Russian born composer who scored Hollywood
Born of Jewish parents in the Russian Empire’s city of Kremenchuk (now Ukraine) in 1894 (or 1899 – as listed in his passport) he became one of the most distinguished and beloved Hollywood’s composers.
He wrote music to over 100 feature films, and for the most respected directors such as Alfred Hitchcock, Frank Capra and Howard Hawks, who were repeatedly inviting him to work. In the course of his career he was nominated for Academy Awards for scores and songs over a dozen times and took home four of the prestigious statuettes.
He came to St.

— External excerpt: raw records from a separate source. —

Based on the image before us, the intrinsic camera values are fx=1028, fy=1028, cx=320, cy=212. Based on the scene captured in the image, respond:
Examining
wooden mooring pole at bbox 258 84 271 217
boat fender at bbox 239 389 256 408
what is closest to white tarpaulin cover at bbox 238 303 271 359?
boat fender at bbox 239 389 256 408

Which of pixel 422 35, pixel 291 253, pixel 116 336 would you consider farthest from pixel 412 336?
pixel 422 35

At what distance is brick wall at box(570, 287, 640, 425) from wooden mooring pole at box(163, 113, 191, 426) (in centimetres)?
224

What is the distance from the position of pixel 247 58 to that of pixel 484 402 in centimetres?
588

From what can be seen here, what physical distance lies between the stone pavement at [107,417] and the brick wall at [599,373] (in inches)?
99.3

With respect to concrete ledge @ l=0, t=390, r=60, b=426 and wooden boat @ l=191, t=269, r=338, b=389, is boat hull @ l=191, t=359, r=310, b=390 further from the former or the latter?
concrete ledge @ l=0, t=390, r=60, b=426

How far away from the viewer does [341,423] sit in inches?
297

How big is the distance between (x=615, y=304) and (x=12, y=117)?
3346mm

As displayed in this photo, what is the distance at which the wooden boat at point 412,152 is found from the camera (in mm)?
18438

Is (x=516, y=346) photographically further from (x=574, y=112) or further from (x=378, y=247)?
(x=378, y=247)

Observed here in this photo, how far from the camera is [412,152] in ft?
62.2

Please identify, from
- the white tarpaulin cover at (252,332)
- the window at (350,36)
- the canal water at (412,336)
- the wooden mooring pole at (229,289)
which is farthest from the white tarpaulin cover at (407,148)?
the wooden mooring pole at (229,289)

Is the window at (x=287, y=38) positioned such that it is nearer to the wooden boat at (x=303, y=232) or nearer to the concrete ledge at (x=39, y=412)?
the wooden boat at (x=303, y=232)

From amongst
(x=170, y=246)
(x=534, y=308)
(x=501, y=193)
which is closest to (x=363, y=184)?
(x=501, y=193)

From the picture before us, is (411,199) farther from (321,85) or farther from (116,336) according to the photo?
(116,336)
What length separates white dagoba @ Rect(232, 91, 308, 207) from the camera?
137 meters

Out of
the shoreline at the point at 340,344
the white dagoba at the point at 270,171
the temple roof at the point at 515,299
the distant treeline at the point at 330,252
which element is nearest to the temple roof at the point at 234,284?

Petersburg when music and theatre art was flourishing in Russia. He spent his best student years studying piano under Felix Blumenfeld and harmony and counterpoint with Aleksandr Glazunov at the St.Petersburg Conservatory. As a student, Tiomkin earned money playing piano for silent films.
“Stray Dog” café in St. Petersburg, a place that in the beginning of the 20th century was a meeting point for the most prominent writers, poets, musicians and other artists, crossed Tiomkin’s path with another gifted Conservatory student, Sergey Prokofiev, and dancer Michel Fokine.
Like many Jewish Russians, he immigrated to Western Europe after the violent policy of the Russian Revolution. In 1924 Tiomkin left for Berlin. The young Tiomkin’s name numerously appeared in playbills, including being a piano soloist with the Berlin Philharmonic. Traveling on to Paris, the City of Lights, he became popular for performing contemporary Russian, German and French musical works.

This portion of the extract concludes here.